# [Problem statement]
Please report each line of the records below that contains the word "cell", copying every such line in full.

# [Entries shown]

· · · · · · ·

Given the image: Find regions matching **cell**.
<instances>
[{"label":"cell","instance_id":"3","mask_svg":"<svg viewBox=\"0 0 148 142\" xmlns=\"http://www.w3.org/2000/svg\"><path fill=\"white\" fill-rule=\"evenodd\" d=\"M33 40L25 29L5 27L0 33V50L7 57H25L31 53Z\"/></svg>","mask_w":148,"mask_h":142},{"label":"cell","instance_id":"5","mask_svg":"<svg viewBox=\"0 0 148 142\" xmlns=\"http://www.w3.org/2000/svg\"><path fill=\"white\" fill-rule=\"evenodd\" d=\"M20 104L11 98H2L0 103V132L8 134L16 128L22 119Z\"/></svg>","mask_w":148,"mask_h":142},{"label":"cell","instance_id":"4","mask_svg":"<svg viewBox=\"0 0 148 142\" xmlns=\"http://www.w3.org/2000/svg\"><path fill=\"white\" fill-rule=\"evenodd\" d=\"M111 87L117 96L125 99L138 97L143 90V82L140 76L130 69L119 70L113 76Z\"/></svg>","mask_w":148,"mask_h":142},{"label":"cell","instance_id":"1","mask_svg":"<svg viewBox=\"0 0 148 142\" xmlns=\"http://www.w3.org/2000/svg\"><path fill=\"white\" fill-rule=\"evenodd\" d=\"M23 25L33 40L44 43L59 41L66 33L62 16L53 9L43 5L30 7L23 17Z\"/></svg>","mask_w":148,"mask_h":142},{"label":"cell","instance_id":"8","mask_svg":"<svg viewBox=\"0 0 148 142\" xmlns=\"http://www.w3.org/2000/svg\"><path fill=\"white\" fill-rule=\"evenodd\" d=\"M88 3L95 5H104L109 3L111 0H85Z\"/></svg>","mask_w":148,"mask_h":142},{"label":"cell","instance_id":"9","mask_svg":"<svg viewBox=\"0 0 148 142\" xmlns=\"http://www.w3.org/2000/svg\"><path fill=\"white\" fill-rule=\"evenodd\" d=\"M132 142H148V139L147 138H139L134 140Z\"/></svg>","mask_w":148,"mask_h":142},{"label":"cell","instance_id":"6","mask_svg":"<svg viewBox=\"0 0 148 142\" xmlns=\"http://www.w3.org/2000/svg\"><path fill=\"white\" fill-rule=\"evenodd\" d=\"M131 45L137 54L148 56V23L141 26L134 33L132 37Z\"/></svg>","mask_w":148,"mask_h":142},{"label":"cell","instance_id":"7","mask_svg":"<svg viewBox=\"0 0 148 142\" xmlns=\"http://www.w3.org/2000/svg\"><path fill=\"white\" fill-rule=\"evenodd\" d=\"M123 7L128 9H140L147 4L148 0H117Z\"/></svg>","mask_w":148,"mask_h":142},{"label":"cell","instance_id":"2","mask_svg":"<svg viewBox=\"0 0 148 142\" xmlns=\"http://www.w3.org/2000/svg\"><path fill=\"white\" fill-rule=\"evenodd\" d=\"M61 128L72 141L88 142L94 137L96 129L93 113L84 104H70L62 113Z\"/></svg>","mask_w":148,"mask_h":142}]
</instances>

· · · · · · ·

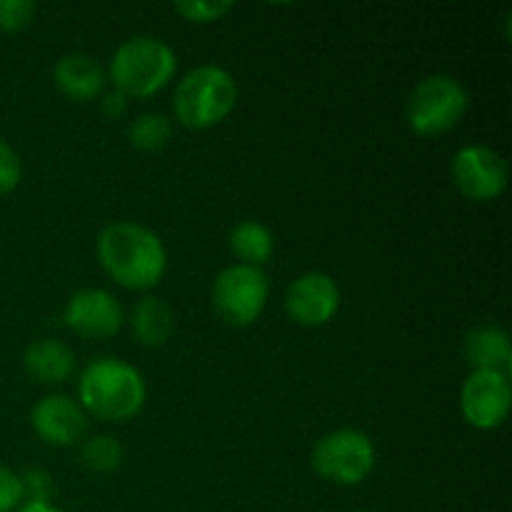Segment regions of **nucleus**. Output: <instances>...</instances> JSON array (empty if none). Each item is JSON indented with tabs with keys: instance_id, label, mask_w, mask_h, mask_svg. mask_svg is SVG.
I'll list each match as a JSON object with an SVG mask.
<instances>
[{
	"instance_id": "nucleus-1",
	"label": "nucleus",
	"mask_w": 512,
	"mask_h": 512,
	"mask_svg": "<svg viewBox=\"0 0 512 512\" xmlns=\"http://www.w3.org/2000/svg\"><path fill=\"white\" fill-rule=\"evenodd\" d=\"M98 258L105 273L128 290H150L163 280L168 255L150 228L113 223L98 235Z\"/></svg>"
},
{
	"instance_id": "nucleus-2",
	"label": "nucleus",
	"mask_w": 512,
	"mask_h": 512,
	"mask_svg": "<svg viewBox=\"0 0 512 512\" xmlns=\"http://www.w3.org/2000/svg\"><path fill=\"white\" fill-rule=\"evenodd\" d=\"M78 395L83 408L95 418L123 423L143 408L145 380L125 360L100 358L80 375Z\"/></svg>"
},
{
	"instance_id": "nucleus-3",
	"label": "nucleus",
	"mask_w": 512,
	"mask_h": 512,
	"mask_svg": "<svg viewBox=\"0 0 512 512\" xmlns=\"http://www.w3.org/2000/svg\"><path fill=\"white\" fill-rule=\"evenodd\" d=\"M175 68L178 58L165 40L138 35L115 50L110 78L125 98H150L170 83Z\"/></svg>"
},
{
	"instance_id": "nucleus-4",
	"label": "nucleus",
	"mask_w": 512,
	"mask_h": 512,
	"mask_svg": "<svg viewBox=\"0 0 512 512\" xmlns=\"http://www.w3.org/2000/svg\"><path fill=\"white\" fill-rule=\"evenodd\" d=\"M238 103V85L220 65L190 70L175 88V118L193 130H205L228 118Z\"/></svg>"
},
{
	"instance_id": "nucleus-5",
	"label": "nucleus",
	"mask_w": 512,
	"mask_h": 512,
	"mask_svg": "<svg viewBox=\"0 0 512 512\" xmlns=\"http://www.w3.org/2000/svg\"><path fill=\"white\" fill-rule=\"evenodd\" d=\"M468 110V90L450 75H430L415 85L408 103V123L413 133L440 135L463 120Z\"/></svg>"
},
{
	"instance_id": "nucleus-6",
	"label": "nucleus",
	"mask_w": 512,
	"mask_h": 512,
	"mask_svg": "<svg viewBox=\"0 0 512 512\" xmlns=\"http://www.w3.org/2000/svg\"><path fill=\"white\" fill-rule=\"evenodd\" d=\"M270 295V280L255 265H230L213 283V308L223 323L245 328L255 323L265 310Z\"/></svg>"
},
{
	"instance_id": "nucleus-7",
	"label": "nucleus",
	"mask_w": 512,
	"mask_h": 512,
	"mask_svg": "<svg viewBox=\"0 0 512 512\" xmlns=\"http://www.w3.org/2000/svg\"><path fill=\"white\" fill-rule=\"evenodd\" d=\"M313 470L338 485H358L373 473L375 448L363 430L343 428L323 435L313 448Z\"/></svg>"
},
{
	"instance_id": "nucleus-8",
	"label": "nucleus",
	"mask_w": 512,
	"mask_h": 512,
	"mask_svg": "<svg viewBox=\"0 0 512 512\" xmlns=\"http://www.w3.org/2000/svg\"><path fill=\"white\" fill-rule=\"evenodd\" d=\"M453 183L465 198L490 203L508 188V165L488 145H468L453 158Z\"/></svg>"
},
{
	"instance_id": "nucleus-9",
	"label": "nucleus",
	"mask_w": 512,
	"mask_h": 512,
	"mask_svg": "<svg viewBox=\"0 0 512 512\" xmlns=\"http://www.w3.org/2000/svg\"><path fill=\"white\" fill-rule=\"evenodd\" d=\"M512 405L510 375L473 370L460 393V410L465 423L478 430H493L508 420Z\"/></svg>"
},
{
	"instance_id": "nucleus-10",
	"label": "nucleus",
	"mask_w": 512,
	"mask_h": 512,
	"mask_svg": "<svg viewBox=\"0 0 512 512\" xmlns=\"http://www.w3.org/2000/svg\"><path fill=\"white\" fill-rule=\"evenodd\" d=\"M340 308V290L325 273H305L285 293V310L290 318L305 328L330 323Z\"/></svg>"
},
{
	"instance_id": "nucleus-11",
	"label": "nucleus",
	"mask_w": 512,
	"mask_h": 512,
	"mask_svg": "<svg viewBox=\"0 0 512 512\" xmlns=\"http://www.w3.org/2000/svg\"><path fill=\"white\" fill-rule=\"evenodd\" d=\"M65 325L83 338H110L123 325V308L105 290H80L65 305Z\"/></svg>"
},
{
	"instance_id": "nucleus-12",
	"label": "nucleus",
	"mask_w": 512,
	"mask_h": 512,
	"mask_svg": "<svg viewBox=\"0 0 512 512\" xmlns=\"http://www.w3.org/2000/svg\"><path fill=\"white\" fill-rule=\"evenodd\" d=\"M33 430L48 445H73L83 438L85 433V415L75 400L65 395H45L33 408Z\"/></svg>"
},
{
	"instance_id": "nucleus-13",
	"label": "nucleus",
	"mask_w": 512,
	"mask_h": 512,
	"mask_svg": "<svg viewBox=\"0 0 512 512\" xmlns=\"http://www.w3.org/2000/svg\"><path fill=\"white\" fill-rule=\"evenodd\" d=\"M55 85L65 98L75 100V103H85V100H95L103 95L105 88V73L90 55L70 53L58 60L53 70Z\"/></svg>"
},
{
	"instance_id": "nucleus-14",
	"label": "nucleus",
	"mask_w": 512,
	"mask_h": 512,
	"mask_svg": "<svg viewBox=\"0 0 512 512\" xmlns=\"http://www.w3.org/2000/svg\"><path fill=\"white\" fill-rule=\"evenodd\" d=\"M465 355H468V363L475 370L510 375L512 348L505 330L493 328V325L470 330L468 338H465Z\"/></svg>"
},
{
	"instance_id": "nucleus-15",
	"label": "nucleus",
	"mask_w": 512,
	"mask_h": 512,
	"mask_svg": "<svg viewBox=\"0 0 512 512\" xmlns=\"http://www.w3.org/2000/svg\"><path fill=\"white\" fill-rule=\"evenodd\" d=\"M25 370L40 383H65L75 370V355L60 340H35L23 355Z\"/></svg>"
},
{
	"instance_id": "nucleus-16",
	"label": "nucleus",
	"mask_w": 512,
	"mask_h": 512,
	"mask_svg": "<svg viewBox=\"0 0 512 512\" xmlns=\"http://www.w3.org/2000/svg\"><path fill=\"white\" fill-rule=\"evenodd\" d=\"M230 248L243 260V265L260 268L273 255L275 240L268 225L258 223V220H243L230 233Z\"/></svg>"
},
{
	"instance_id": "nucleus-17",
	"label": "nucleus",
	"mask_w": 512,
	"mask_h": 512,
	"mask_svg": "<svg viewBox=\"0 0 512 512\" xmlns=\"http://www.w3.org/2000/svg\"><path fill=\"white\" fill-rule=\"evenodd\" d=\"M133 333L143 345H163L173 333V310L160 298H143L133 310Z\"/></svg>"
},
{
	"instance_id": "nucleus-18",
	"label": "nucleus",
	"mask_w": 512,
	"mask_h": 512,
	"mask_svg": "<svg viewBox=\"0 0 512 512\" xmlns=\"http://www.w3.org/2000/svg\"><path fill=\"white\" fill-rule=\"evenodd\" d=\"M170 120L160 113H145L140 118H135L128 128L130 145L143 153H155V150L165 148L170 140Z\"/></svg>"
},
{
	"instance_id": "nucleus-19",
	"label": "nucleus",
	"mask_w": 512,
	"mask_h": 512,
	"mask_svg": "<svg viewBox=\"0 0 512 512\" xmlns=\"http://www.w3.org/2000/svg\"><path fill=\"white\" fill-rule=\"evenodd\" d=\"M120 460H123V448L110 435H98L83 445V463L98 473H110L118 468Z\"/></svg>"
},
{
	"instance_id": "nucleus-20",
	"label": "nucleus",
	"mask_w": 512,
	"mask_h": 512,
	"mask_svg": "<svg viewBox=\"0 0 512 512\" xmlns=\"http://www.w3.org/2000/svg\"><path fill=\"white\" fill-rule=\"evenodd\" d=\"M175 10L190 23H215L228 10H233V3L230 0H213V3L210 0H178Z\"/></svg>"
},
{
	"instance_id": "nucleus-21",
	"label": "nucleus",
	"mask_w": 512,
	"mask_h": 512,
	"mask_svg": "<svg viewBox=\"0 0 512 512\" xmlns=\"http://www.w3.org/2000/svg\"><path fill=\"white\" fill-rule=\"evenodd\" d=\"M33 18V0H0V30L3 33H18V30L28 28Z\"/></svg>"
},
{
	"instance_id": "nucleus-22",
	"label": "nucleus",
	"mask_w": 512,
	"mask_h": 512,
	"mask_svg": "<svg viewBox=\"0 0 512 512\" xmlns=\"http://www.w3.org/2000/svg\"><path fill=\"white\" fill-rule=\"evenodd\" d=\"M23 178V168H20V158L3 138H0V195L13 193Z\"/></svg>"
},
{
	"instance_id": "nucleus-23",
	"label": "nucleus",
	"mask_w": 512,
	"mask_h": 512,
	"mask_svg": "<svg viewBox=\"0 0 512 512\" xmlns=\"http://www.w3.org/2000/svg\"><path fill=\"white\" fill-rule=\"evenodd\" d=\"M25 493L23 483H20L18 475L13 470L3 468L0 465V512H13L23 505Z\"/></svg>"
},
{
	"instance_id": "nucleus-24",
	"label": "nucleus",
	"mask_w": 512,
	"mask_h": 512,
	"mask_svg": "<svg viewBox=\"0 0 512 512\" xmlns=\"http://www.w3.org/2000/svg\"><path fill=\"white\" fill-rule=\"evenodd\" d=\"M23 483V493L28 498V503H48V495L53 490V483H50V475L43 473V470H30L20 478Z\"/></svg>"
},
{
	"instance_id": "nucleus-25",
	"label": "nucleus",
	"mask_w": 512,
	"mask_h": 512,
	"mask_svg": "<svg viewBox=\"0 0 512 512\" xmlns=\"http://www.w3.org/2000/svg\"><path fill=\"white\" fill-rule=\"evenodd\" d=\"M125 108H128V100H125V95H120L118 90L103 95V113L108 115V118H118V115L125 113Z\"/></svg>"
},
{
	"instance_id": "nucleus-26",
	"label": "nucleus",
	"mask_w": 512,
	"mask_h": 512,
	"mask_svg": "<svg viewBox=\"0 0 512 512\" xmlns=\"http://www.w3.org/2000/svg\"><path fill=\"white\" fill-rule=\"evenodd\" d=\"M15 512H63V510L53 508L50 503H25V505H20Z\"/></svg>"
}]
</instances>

· · · · · · ·

# [Solved problem]
Given the image: Find regions matching **cell**.
[{"label":"cell","instance_id":"3","mask_svg":"<svg viewBox=\"0 0 148 142\" xmlns=\"http://www.w3.org/2000/svg\"><path fill=\"white\" fill-rule=\"evenodd\" d=\"M33 40L25 29L5 27L0 33V50L7 57H25L31 53Z\"/></svg>","mask_w":148,"mask_h":142},{"label":"cell","instance_id":"5","mask_svg":"<svg viewBox=\"0 0 148 142\" xmlns=\"http://www.w3.org/2000/svg\"><path fill=\"white\" fill-rule=\"evenodd\" d=\"M20 104L11 98H2L0 103V132L8 134L16 128L22 119Z\"/></svg>","mask_w":148,"mask_h":142},{"label":"cell","instance_id":"4","mask_svg":"<svg viewBox=\"0 0 148 142\" xmlns=\"http://www.w3.org/2000/svg\"><path fill=\"white\" fill-rule=\"evenodd\" d=\"M111 87L117 96L125 99L138 97L143 90V82L140 76L130 69L119 70L113 76Z\"/></svg>","mask_w":148,"mask_h":142},{"label":"cell","instance_id":"1","mask_svg":"<svg viewBox=\"0 0 148 142\" xmlns=\"http://www.w3.org/2000/svg\"><path fill=\"white\" fill-rule=\"evenodd\" d=\"M23 25L33 40L44 43L59 41L66 33L62 16L53 9L43 5L30 7L23 17Z\"/></svg>","mask_w":148,"mask_h":142},{"label":"cell","instance_id":"8","mask_svg":"<svg viewBox=\"0 0 148 142\" xmlns=\"http://www.w3.org/2000/svg\"><path fill=\"white\" fill-rule=\"evenodd\" d=\"M88 3L95 5H104L109 3L111 0H85Z\"/></svg>","mask_w":148,"mask_h":142},{"label":"cell","instance_id":"9","mask_svg":"<svg viewBox=\"0 0 148 142\" xmlns=\"http://www.w3.org/2000/svg\"><path fill=\"white\" fill-rule=\"evenodd\" d=\"M132 142H148V139L147 138H139L134 140Z\"/></svg>","mask_w":148,"mask_h":142},{"label":"cell","instance_id":"6","mask_svg":"<svg viewBox=\"0 0 148 142\" xmlns=\"http://www.w3.org/2000/svg\"><path fill=\"white\" fill-rule=\"evenodd\" d=\"M131 45L137 54L148 56V23L141 26L134 33L132 37Z\"/></svg>","mask_w":148,"mask_h":142},{"label":"cell","instance_id":"7","mask_svg":"<svg viewBox=\"0 0 148 142\" xmlns=\"http://www.w3.org/2000/svg\"><path fill=\"white\" fill-rule=\"evenodd\" d=\"M123 7L128 9H140L147 4L148 0H117Z\"/></svg>","mask_w":148,"mask_h":142},{"label":"cell","instance_id":"2","mask_svg":"<svg viewBox=\"0 0 148 142\" xmlns=\"http://www.w3.org/2000/svg\"><path fill=\"white\" fill-rule=\"evenodd\" d=\"M61 128L72 141L88 142L94 137L96 129L93 113L84 104H70L62 113Z\"/></svg>","mask_w":148,"mask_h":142}]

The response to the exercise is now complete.